Posted on 2016-08-10 - 14:45

Several weaknesses in our understanding of long-lived animal populations have persisted, mainly due to a prevalence of studies of a single local population at the expense of multisite studies. We performed a multisite capture–mark–resight analysis using 2050 Atlantic Puffins (Fratercula arctica) banded as chicks on four islands (colonies) over 24 years in the Gulf of Maine, USA and Canada. Within program MARK, encounter, apparent survival, pre-breeding movement (PBM; annual movements between colonies prior to breeding), and natal dispersal (ND) probabilities were modeled as functions of age, colony, and several covariates. Information-theoretic model selection criteria and estimated model effect sizes were used to identify important effects and select models to estimate parameters.
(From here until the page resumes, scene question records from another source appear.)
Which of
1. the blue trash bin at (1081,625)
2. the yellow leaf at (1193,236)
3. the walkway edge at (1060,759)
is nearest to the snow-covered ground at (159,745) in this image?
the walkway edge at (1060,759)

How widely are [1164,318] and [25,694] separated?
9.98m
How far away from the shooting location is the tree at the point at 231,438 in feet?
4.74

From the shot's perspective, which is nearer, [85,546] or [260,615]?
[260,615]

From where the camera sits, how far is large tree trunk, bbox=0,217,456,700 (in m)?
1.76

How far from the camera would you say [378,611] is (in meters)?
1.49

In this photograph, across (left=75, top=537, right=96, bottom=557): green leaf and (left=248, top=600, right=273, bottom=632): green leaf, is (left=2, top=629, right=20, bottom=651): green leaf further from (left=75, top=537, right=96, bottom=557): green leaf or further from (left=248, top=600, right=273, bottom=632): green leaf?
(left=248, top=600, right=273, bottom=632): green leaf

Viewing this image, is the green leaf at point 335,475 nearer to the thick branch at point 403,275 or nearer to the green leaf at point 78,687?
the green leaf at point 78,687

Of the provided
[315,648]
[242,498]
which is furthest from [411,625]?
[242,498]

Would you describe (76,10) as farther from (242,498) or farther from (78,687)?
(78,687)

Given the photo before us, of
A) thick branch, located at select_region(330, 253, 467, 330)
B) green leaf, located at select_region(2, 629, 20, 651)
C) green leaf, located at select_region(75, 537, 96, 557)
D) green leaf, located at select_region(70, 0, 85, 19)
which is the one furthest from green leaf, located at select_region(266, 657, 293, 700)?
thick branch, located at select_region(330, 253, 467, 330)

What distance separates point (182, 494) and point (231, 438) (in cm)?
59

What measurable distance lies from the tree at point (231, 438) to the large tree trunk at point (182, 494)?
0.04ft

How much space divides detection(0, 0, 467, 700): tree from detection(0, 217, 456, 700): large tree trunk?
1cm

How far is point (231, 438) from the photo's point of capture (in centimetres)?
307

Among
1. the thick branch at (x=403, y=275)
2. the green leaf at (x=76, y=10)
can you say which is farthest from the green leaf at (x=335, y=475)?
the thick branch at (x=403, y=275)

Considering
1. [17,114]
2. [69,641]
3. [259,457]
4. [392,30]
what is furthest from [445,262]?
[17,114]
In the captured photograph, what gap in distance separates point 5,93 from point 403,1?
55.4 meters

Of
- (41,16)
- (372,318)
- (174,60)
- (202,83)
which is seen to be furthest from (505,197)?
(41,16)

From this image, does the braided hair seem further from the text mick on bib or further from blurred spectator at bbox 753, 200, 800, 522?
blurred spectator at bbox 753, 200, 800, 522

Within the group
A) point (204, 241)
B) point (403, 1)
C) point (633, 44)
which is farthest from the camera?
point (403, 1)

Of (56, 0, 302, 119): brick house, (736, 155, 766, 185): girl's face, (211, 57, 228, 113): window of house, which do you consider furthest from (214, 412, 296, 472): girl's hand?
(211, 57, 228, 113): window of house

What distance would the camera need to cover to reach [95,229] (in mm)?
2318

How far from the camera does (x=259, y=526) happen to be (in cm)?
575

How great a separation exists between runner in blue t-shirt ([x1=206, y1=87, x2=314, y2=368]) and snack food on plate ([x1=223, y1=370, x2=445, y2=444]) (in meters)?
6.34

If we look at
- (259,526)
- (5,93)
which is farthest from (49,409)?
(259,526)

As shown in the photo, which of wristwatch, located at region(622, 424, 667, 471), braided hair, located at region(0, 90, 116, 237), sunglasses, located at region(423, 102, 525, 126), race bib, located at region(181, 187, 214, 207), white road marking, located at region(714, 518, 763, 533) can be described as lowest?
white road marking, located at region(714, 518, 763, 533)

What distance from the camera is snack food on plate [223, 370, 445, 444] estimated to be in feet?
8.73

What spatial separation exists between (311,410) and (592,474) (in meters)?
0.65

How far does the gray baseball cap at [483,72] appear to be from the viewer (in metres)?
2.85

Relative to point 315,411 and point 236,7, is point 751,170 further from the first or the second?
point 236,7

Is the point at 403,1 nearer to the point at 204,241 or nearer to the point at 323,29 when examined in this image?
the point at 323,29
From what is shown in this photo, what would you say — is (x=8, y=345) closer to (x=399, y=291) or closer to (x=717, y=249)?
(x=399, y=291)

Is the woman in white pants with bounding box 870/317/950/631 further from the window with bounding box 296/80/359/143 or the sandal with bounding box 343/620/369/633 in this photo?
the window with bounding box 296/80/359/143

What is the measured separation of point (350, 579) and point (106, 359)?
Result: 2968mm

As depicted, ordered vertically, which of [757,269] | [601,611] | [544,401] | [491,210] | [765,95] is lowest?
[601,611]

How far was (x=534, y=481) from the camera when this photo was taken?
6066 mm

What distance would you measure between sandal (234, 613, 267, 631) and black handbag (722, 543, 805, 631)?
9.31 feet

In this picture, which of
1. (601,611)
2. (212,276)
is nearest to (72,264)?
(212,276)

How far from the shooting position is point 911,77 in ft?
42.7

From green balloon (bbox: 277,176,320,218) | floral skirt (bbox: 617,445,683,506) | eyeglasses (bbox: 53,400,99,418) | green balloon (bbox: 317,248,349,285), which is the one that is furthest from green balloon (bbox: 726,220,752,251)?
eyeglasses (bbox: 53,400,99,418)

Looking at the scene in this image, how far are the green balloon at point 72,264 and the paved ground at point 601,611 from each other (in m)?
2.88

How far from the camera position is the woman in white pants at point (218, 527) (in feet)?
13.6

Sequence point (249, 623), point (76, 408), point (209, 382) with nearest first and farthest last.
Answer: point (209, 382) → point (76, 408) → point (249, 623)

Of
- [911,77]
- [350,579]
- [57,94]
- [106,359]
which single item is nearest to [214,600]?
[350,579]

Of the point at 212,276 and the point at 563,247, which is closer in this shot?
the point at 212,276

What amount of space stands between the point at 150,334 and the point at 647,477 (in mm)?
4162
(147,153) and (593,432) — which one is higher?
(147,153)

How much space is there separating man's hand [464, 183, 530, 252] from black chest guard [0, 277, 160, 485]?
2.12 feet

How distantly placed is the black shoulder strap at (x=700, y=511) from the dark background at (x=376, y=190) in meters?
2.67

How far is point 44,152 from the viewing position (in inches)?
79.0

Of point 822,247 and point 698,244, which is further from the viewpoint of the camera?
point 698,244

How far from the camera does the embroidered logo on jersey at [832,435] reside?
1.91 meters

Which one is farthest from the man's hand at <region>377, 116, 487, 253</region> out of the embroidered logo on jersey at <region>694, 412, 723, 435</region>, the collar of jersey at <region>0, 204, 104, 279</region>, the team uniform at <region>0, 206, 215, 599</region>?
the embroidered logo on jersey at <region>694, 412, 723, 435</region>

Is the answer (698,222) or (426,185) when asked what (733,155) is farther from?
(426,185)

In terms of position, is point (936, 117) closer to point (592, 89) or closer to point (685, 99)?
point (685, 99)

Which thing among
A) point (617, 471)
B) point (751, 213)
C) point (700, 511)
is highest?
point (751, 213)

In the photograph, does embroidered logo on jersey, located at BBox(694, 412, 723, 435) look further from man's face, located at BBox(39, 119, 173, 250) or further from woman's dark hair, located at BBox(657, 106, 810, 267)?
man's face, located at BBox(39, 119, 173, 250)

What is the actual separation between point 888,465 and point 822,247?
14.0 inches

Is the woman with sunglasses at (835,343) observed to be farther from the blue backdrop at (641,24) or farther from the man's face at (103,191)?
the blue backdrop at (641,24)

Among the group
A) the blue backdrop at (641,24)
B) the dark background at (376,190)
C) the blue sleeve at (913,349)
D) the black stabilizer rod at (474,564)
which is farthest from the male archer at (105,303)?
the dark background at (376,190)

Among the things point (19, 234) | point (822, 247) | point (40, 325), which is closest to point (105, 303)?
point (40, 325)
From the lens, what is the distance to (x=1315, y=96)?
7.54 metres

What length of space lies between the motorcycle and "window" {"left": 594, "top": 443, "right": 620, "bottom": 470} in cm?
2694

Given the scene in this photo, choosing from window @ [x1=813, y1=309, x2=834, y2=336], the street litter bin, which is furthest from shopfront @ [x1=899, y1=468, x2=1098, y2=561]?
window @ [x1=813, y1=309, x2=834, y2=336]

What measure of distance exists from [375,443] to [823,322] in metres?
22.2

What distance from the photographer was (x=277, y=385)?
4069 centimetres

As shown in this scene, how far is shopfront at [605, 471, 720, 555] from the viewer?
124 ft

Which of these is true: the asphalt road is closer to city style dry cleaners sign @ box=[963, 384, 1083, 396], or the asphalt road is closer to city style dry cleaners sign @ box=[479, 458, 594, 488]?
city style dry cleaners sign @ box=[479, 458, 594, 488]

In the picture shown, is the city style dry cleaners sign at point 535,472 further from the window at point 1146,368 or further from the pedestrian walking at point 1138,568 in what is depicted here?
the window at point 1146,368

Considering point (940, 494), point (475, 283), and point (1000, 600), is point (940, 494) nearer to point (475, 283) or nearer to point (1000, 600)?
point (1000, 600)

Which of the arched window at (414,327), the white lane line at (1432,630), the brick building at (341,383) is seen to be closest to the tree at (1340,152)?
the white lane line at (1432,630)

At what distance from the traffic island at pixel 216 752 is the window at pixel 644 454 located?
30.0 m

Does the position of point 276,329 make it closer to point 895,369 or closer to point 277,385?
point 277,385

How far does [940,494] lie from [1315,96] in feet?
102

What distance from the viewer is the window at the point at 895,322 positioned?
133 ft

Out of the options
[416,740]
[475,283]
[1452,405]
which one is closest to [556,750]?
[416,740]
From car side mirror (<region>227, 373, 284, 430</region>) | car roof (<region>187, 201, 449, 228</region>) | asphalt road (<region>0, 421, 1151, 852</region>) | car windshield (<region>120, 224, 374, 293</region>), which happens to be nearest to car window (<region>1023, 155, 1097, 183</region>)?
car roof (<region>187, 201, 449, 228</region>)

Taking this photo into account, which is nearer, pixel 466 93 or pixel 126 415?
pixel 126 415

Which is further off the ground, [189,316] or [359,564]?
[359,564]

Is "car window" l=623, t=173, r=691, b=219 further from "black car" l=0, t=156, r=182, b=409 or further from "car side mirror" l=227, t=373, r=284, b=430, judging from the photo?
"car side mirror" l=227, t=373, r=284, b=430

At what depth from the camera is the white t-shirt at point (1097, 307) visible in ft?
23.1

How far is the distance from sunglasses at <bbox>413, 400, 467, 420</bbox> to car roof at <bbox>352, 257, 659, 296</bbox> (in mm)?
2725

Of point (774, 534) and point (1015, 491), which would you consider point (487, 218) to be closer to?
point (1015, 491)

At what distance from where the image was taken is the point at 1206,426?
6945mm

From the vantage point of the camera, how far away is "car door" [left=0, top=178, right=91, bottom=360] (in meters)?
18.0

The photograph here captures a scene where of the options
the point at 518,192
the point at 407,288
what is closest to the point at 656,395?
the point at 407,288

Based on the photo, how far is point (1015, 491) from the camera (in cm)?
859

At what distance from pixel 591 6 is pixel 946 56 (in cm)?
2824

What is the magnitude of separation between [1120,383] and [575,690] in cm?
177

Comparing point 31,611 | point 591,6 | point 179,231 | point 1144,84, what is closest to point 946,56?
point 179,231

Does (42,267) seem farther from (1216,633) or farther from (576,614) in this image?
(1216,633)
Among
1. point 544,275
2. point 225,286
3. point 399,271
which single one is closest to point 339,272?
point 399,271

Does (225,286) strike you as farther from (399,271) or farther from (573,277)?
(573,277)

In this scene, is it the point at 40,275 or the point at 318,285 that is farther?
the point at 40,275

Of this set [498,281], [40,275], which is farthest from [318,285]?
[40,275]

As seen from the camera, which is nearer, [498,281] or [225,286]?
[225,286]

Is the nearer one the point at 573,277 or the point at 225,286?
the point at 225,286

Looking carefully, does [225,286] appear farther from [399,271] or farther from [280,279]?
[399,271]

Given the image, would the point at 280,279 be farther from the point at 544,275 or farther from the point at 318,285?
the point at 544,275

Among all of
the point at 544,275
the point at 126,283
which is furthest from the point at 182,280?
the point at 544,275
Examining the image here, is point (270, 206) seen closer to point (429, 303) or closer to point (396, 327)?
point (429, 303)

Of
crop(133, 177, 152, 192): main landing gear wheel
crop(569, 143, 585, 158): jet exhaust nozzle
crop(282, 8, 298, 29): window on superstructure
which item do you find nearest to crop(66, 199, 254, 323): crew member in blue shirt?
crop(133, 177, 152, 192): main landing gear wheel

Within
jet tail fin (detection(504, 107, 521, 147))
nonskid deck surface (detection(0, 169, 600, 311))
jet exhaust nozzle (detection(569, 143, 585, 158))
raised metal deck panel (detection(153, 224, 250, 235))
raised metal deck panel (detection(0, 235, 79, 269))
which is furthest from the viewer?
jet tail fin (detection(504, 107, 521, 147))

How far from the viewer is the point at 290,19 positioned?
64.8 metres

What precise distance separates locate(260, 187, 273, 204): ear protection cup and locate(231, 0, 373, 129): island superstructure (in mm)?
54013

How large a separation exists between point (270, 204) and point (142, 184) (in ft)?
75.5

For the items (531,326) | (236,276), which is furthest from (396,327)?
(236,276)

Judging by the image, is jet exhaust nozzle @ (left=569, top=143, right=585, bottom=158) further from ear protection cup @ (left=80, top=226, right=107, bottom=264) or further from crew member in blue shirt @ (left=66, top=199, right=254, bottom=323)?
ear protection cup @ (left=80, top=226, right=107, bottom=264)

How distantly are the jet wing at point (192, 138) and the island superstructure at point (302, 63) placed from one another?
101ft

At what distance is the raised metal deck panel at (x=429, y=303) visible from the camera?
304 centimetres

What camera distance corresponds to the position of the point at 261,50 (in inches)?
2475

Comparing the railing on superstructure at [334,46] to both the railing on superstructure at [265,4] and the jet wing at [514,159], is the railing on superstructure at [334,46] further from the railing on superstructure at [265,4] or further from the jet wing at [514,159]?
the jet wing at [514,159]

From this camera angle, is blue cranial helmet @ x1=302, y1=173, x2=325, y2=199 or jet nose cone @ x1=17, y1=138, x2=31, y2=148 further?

Encounter probabilities were extremely variable (0.10–0.95) and declined annually starting six years after bands were applied, due to changes in resighting effort, and band wear, respectively. Colony-dependent survival probabilities increased to a peak at age six years; arithmetic means from all colonies were: 0.70 for age 0–3, 0.78 for age 4, 0.81 for age 5, and 0.84 for age 6–8 years. Low adult survival (age ≥5 years) may reflect inclusion of breeding and nonbreeding adults in our sample or a bias due to band loss and illegibility. Consistent with a density-dependent prediction, the effect of colony size on survival was negative and acquired strong AICc support. However, this effect was inconsistent with strata effects in competing top models; the latter suggest that survival was lowest on the smallest island. The effects of origin and destination colony and origin colony size in PBM and ND probabilities resulted in important variation in these parameters. As few as 8% and as many as 57% of the puffins that we marked may have bred away from their natal colony, a signal of highly variable philopatry. Consistent with the conspecific attraction hypothesis, ND and PBM probabilities declined as the size of the origin colony increased. PBM probabilities were highest in the age 0–3 period, and these declined quickly with age thereafter. Strong colony and age effects in ND and PMB probabilities identify movement as a critical contributor to local population dynamics at our four study sites.